**** PASSAGE GIVEN
Re: Gremlin on Flink & Gelly?

Vasiliki Kalavri Wed, 09 Dec 2015 11:24:14 -0800

Hi,


On 9 December 2015 at 17:06, Marko Rodriguez <[email protected]> wrote:

> Hi Vasia,
>
> > Flink doesn't have a graph query language yet, so Gremlin support would
> be
> > a really nice contribution.
> > I have read the blog post and also the Gremlin paper. There are some
> really
> > great ideas in there!
>
> Great. Glad you are excited about Gremlin.
>
> > I'm currently quite busy with several projects, so I don't see myself
> > working on a FlinkGraphComputer soon. If someone from the TinkerPop
> > community would like to take this on, I (and the rest of the Flink
> > community) would of course be more than happy to provide feedback and
> help
> > with Flink-related issues. Otherwise, I'll get back to you once my load
> > levels decrease a bit :)
********
**** DATASET CONTENT
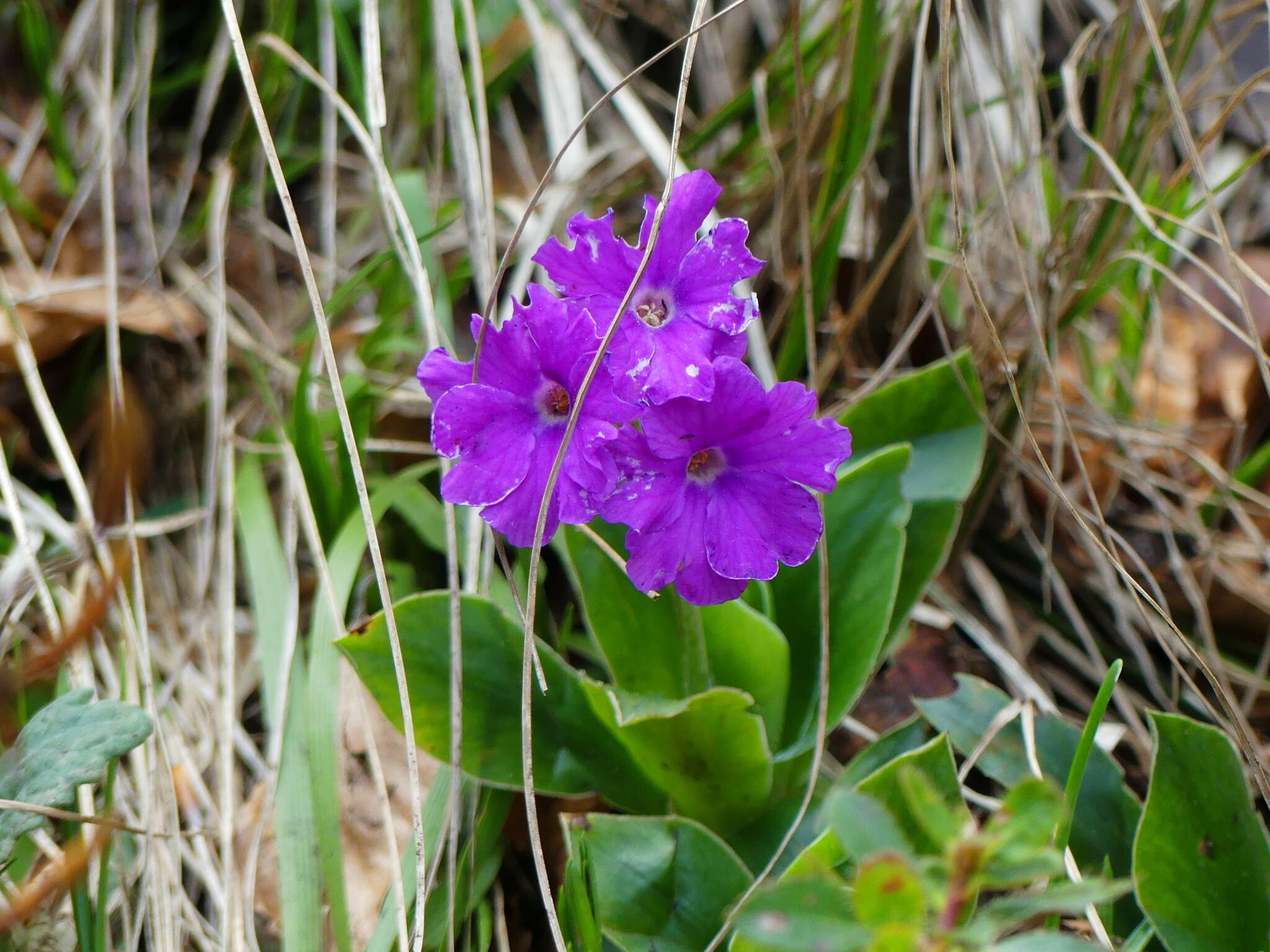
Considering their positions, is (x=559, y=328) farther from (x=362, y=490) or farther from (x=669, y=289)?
(x=362, y=490)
********
REQUIRED WORK:
1. In the Gremlin on Flink mailing-list message, repeat word for word the span that begins at the words "Vasiliki Kalavri Wed, 09" and stops after "really nice contribution.".
2. List every distinct software-related proper name (project, language, or component) that appears in the Gremlin on Flink mailing-list message.
3. Take the Gremlin on Flink mailing-list message further, continuing from where it stops.

OUTPUTS FOR THE TASKS:
1.
Vasiliki Kalavri Wed, 09 Dec 2015 11:24:14 -0800

Hi,


On 9 December 2015 at 17:06, Marko Rodriguez <[email protected]> wrote:

> Hi Vasia,
>
> > Flink doesn't have a graph query language yet, so Gremlin support would
> be
> > a really nice contribution.

2. Gremlin, Flink, Gelly, TinkerPop, FlinkGraphComputer

3.
>
> In the past, TinkerPop use to be a "dumping ground" for all
> implementations, but we decided for TinkerPop3 that we would only have
> "reference implementations" so users can play, system providers can learn,
> and ultimately, system providers would provide TinkerPop support in their
> distribution. As such, we would like to have FlinkGraphComputer distributed
> with Flink. If that sounds like something your project would be comfortable
> with, I think we can provide a JIRA/PR for FlinkGraphComputer (as well as
> any necessary documentation). We can start with a JIRA ticket to get things
> going. Thoughts?
>

I see. This makes sense.
It sounds like a good idea to me! Let me sync with the Flink community, so
we make sure we're all in the same page.
I'll cc dev@tinkerpop, so both communities can provide feedback.

Thanks!
-Vasia.



>
> Besides some I/O stuff (InputFormats, RDDs, etc.), this is the beef of the
> SparkGraphComputer implementation:
>
> https://github.com/apache/incubator-tinkerpop/tree/master/spark-gremlin/src/main/java/org/apache/tinkerpop/gremlin/spark/process/computer
>
> > Keep up the great work!
>
> Thanks, you too.
>
> Marko.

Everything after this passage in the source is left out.